Vincent Vandeghinste and Liesbeth Augustinus. (2014).
"Making Large Treebanks Searchable. The SoNaR case"
. In: Marc Kupietz, Hanno Biber, Harald Lüngen, Piotr Bański, Evelyn Breiteneder,
Karlheinz
Mörth, Andreas
Witt & Jani Takhsha (eds.),
Proceedings of the LREC2014 2nd workshop on Challenges in the management of large
corpora
(CMLC-2).
Reykjavik, Iceland. pp. 15-20.
In addition to an overall design update, major changes include a more intuitive query builder in
the
example-based
search mode and a visualizer for syntax trees that is compatible with all modern browsers.
Moreover,
the
results
are presented as soon as they are found, so you can browse the matching sentences before the
treebank
search
is completed.
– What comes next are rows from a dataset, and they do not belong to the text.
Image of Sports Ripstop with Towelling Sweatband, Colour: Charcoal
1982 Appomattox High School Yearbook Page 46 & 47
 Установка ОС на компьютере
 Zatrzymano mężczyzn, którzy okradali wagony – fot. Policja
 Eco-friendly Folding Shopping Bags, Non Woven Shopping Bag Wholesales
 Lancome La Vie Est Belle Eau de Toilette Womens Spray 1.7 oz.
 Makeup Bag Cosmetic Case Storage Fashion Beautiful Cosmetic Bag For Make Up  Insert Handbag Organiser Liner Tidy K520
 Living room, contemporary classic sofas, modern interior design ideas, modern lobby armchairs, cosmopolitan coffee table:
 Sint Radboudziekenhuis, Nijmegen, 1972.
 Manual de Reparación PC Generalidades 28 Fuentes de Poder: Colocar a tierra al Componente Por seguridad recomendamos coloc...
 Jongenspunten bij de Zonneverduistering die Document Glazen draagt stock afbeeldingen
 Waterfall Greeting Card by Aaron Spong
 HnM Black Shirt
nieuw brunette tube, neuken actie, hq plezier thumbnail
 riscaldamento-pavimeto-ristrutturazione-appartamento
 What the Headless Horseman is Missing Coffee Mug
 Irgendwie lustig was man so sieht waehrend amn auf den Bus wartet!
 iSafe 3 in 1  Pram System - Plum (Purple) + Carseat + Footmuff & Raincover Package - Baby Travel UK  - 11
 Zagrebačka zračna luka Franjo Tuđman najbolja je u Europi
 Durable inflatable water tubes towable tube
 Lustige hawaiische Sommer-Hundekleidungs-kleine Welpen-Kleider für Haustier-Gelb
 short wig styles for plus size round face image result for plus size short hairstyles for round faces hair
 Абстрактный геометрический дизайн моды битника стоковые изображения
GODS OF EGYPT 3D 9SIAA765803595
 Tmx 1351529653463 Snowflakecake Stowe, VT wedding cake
Furthermore it is possible to query the 500-million word SoNaR treebank in a
similar
fashion as
the two one-million word treebanks CGN and LASSY Small.
A rewrite of the user interface. Links to results can now be shared and navigation is more
flexible,
quicker and more reliable.
The entry of XPATH has been updated with a highlighted editor, performing live validation and
showing
suggestions.
It's also possible now to show the context of a search (the preceding and following sentence)
for an
XPATH-based
search. We've also added an application for uploading new corpora. Furthermore filtering has
been
added
to be
able to filter results by metadata. Finally a completely new analysis module has been added
allowing
the
properties
of syntax nodes to be compared using a graphical interface.
Only the properties of the first node matched by an XPATH variable is returned for analysis. For
example:
A user searches for
//node[node]
. Two variables are found in this query:
$node1 = //node
and
$node2 = $node1[node]
. A sentence with the following structure would match this
query:
node[np] (node[det] node[noun])
The node found for
$node1
will then be
node[np]
. The node found for
$node2
will then be
node[det]
. The properties of
node[noun]
will not be available for analysis using this query. When searching for
a
more
specific structure, this is unlikely
to occur.